Required task | Rewrite the listing starting at the line containing "How far is pixel" and ending at the line containing "Result: 2278", replacing "concrete pillar" with "stone column" and keeping everything else unchanged. Leave the pictures out of your answer.

[Records excerpted from a collection]
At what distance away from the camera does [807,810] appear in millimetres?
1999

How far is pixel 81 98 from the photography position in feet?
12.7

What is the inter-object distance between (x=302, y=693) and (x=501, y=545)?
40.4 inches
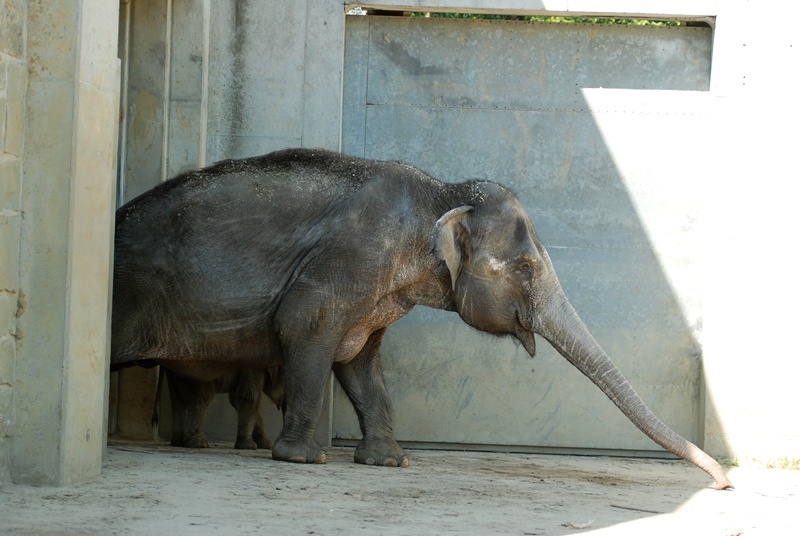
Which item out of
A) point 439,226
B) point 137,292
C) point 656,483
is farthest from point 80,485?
point 656,483

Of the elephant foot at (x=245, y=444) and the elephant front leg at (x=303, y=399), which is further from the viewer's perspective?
the elephant foot at (x=245, y=444)

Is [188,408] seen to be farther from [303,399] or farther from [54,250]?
[54,250]

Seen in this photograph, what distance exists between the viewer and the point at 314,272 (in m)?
7.42

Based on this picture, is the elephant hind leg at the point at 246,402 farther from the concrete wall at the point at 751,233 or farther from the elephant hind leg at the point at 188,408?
the concrete wall at the point at 751,233

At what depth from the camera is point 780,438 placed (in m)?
8.59

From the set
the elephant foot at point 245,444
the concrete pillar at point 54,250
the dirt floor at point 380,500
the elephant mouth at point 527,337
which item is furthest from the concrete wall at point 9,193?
the elephant mouth at point 527,337

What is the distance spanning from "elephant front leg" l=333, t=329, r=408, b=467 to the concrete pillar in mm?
Result: 2278

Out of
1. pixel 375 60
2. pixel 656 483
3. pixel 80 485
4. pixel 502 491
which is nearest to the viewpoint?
pixel 80 485

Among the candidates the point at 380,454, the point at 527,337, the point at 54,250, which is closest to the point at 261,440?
the point at 380,454

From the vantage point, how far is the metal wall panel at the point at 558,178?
8.91 metres

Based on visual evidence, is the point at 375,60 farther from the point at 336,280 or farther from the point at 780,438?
the point at 780,438

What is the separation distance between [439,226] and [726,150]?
8.37 feet

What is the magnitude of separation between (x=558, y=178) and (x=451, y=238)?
186 cm

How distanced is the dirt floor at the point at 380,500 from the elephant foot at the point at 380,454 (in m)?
0.09
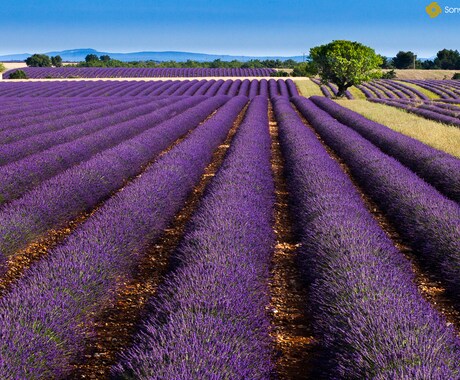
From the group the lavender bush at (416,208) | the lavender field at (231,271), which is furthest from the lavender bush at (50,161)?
the lavender bush at (416,208)

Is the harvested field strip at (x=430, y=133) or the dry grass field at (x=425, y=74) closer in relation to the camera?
the harvested field strip at (x=430, y=133)

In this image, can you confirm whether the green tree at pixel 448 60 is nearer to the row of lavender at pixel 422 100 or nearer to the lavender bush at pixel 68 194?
the row of lavender at pixel 422 100

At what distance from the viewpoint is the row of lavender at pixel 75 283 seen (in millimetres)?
2654

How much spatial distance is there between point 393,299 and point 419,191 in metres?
3.40

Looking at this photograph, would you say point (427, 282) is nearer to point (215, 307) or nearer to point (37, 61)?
point (215, 307)

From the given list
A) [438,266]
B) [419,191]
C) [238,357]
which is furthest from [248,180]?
[238,357]

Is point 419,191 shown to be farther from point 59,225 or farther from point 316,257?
point 59,225

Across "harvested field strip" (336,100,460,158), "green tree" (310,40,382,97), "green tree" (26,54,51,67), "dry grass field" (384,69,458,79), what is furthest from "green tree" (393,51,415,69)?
"harvested field strip" (336,100,460,158)

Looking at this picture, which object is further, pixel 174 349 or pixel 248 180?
pixel 248 180

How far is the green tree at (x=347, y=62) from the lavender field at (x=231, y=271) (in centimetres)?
2676

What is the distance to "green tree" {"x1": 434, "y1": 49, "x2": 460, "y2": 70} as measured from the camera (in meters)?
86.8

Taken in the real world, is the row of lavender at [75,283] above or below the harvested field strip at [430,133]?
above

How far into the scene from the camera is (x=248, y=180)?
6453 mm

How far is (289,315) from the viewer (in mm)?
3676
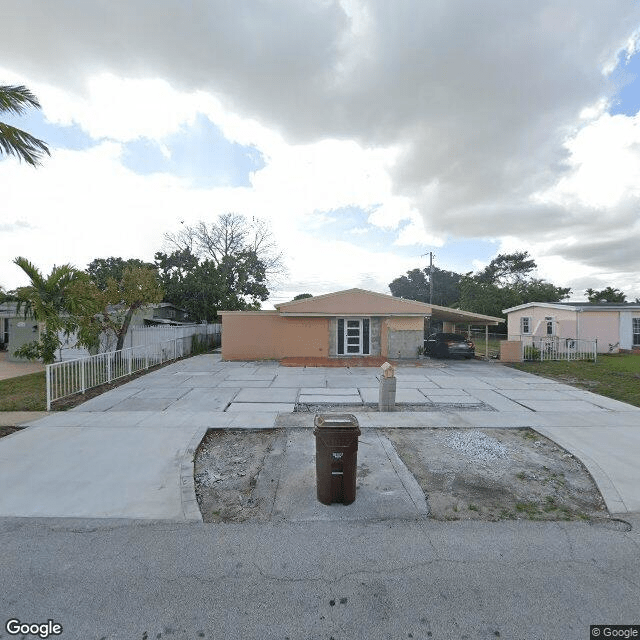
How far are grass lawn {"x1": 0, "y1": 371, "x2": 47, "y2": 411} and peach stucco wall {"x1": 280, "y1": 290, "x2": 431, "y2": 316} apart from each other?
31.8 ft

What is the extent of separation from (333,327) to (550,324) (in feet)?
50.0

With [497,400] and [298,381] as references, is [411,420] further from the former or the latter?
[298,381]

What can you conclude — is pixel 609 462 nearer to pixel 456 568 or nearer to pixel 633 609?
pixel 633 609

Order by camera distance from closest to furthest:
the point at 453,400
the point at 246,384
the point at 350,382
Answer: the point at 453,400 < the point at 246,384 < the point at 350,382

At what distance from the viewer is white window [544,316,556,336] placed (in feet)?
74.3

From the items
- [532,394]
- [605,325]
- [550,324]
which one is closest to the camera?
[532,394]

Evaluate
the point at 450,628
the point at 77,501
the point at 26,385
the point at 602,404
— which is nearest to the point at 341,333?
the point at 602,404

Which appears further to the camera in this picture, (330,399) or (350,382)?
(350,382)

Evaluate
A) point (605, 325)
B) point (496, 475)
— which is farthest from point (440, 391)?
point (605, 325)

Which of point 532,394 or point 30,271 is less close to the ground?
point 30,271

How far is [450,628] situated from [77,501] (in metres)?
4.15

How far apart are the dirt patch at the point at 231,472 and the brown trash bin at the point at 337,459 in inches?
29.7

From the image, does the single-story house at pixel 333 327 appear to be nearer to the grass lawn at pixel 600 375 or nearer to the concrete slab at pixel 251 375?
the grass lawn at pixel 600 375

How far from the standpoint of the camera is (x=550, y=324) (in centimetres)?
2300
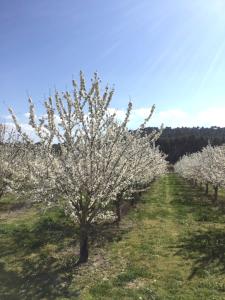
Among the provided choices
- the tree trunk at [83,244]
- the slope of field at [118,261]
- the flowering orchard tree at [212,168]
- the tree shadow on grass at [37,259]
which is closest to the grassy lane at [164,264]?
the slope of field at [118,261]

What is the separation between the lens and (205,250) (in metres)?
18.1

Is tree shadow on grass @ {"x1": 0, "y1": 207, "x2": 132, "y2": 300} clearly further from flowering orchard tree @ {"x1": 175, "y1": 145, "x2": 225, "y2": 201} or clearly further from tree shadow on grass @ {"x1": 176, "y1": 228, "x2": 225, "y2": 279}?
flowering orchard tree @ {"x1": 175, "y1": 145, "x2": 225, "y2": 201}

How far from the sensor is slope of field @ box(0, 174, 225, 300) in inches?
500

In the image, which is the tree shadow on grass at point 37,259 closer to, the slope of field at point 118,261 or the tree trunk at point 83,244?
the slope of field at point 118,261

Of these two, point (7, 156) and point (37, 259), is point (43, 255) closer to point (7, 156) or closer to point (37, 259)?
point (37, 259)

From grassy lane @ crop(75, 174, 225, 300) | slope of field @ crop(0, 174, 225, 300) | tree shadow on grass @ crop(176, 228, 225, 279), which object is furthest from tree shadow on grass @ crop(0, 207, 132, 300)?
tree shadow on grass @ crop(176, 228, 225, 279)

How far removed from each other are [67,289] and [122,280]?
2123 mm

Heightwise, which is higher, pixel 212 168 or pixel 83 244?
pixel 212 168

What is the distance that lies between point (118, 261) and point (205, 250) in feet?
15.8

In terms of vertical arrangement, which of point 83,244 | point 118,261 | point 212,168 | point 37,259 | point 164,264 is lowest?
point 164,264

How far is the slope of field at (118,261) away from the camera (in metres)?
12.7

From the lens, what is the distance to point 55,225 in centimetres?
2347

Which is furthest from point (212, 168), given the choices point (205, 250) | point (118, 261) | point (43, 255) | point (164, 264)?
point (43, 255)

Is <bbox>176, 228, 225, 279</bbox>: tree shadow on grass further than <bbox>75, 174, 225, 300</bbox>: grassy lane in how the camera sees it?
Yes
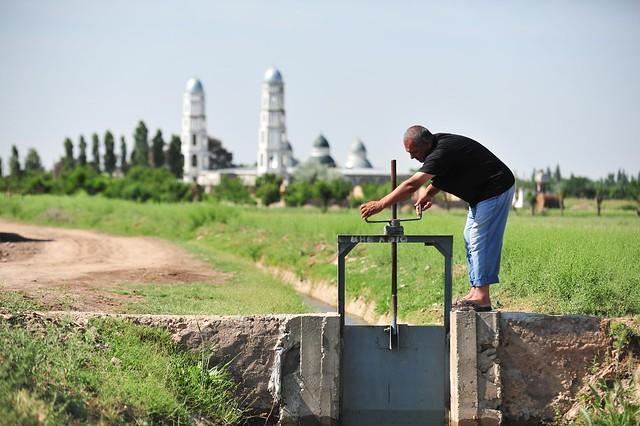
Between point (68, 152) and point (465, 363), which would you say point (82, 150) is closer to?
point (68, 152)

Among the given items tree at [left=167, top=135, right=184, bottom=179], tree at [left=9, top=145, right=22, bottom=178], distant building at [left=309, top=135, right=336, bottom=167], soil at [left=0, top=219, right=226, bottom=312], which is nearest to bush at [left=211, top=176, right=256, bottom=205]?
tree at [left=9, top=145, right=22, bottom=178]

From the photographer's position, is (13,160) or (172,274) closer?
(172,274)

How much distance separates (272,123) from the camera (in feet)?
474

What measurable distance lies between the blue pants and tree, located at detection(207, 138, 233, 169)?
146648 mm

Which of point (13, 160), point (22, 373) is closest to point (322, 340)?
point (22, 373)

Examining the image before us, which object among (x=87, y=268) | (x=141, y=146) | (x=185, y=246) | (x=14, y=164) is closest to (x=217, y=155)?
(x=141, y=146)

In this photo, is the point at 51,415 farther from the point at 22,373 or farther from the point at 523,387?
the point at 523,387

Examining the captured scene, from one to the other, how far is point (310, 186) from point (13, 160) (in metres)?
31.6

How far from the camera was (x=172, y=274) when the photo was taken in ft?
69.2

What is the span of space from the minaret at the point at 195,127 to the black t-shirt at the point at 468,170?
466 ft

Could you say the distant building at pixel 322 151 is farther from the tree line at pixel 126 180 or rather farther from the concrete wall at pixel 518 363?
the concrete wall at pixel 518 363

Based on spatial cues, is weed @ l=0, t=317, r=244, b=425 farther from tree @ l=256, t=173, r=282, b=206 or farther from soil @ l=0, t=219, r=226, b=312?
tree @ l=256, t=173, r=282, b=206

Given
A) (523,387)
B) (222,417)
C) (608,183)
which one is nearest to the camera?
(222,417)

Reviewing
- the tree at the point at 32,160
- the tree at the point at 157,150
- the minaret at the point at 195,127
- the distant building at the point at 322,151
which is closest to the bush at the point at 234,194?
the tree at the point at 157,150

Answer for this exercise |
How far is pixel 81 98 from the photography position in feet?
12.7

What is the inter-object distance between (x=302, y=693) and (x=501, y=545)?
40.4 inches
Which item out of
A) point 439,226
B) point 137,292
C) point 656,483
is farthest from point 80,485?
point 656,483

Of the elephant foot at (x=245, y=444) and the elephant front leg at (x=303, y=399), which is further from the viewer's perspective?
the elephant foot at (x=245, y=444)

Is [188,408] seen to be farther from [303,399] or farther from [54,250]?
[54,250]

Seen in this photograph, what distance exists between the viewer and the point at 314,272 (in m)?
7.42

Based on this picture, is the elephant hind leg at the point at 246,402 farther from the concrete wall at the point at 751,233 or farther from the elephant hind leg at the point at 188,408?
the concrete wall at the point at 751,233

At what depth from the camera is point 780,438 placed (in m)?
8.59

From the set
the elephant foot at point 245,444
the stone column at point 54,250
the dirt floor at point 380,500
the elephant mouth at point 527,337
which item is furthest from the concrete wall at point 9,193?
the elephant mouth at point 527,337

What is the distance spanning from "elephant front leg" l=333, t=329, r=408, b=467 to the stone column in mm?
Result: 2278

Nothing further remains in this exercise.